By TIOL News Service

CHENNAI, SEPT 06, 2018: THE respondent is an importer of hydraulic components like valves, pumps and filter etc., for the manufacture of hydraulic systems for wind industries, from their related group companies which are outside the country.

The Customs Authorities, Chennai, prima facie found that the petitioner (importer) and the Foreign Supplier are related under Rule 2(2) of the Customs Valuation (Determination of Valuation of Imported Goods) Rules, 2007.

Accordingly, the assessing authority passed an order for provisional assessment of the imports with 1% extra duty deposit.

Aggrieved with this order, the department filed an appeal and the Commissioner(A) set aside the order and remanded the matter to the Adjudicating Authority.

The CESTAT held that the order of remand by the Appellate Authority was unjustified.We reported this order dated 16.08.2017 as - 2017-TIOL-4485-CESTAT-MAD.

The Tribunal found the Appellate authority had compared the prices of other producers like M/s.Gamesa and had come to a wrong conclusion.
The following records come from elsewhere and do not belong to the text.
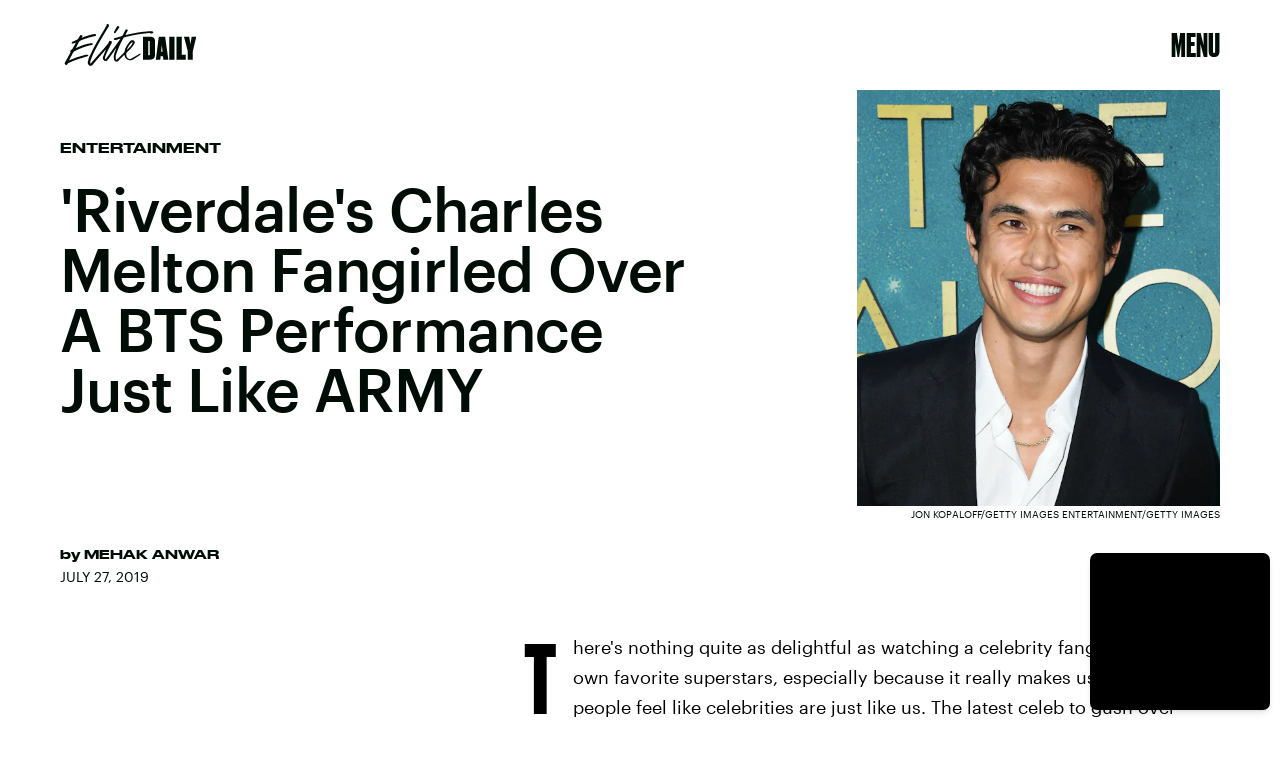

--- FILE ---
content_type: text/html; charset=utf-8
request_url: https://www.google.com/recaptcha/api2/aframe
body_size: 268
content:
<!DOCTYPE HTML><html><head><meta http-equiv="content-type" content="text/html; charset=UTF-8"></head><body><script nonce="Gx7GE6gxgeRq7y4KKLmvwg">/** Anti-fraud and anti-abuse applications only. See google.com/recaptcha */ try{var clients={'sodar':'https://pagead2.googlesyndication.com/pagead/sodar?'};window.addEventListener("message",function(a){try{if(a.source===window.parent){var b=JSON.parse(a.data);var c=clients[b['id']];if(c){var d=document.createElement('img');d.src=c+b['params']+'&rc='+(localStorage.getItem("rc::a")?sessionStorage.getItem("rc::b"):"");window.document.body.appendChild(d);sessionStorage.setItem("rc::e",parseInt(sessionStorage.getItem("rc::e")||0)+1);localStorage.setItem("rc::h",'1769305383806');}}}catch(b){}});window.parent.postMessage("_grecaptcha_ready", "*");}catch(b){}</script></body></html>

--- FILE ---
content_type: image/svg+xml
request_url: https://cdn2.bustle.com/2026/elitedaily/nylon-98d2447386.svg
body_size: 30
content:
<svg viewBox="0 0 701 120" xmlns="http://www.w3.org/2000/svg"><path d="M151.9.8l40.5 66.9v50.5h40.5V67.7L272.3.8h-47.5L214 31.5s-.6 3.2-2 0L198.8.8h-46.9zM312 .8v117.4h75.8V81.4h-36V.8H312zm169.4 118.7c-35.1 0-63.6-26.6-63.6-59.4S446.3.7 481.4.7 545 27.3 545 60.1s-28.5 59.4-63.6 59.4zm-22.1-59.4c0 13.1 9.9 23.6 22.1 23.6 12.2 0 22.1-10.6 22.1-23.6 0-13.1-9.9-23.6-22.1-23.6-12.2 0-22.1 10.6-22.1 23.6zM39.2 58.3l35.5 60.4h39.4V1.3H74.7v60.8L39.2 1.3H0v117.4h39.2V58.3zm586.9-.9l35.5 60.4H701V.4h-39.4v60.8L626.1.3h-39.2v117.4h39.2V57.4z" fill="#000" fill-rule="nonzero"/></svg>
The Tribunal therefore, upheld the order of the original authority, which held that the price variation for capital goods and components is because of the supply of assembled products to M/s.Gamesa Wind, whereas, the imports made by the appellant in SKD/CKD products, required some assembling process to make for the finished products.The Tribunal also held that Article 19 of the agreement, appears only to be a standard clause to fix the liability for discharging Government tax and duties etc., and that it is not a condition for sale. The Appellate Tribunal also held that the grounds on which the appeal was remanded was not a part of the show cause notice nor was it raised in the appeal, filed by the department before the Appellate Authority.

Revenue is in appeal against this order.

Article 19 of the Material Supply Agreement reads -

"All payments to be made by buyer to supplier hereunder will be net of all taxes, however, designated and levied by any state, local or Government agency. With respect to applicable taxes that are imposed in a transaction of this type, including without limitation, withholding tax, buyer shall collect, report and pay to the relevant taxing authority and indemnify supplier for any liability relating to such taxes and charges".

The High Court considered the submissions and observed -

++ The Tribunal has analysed the entire facts as the final fact finalising authority and that cannot be said to be unreasonable or wrong.

++ The conclusion arrived at by the Tribunal that Article 19 only mandates that the respondent will be liable to pay all the tax that will imposed on the transaction has nothing to do with the payment or a condition of sale, is a possible view, which does not require any interference.

Concluding that the order of the Tribunal is not perverse, the Civil Miscellaneous appeal was dismissed.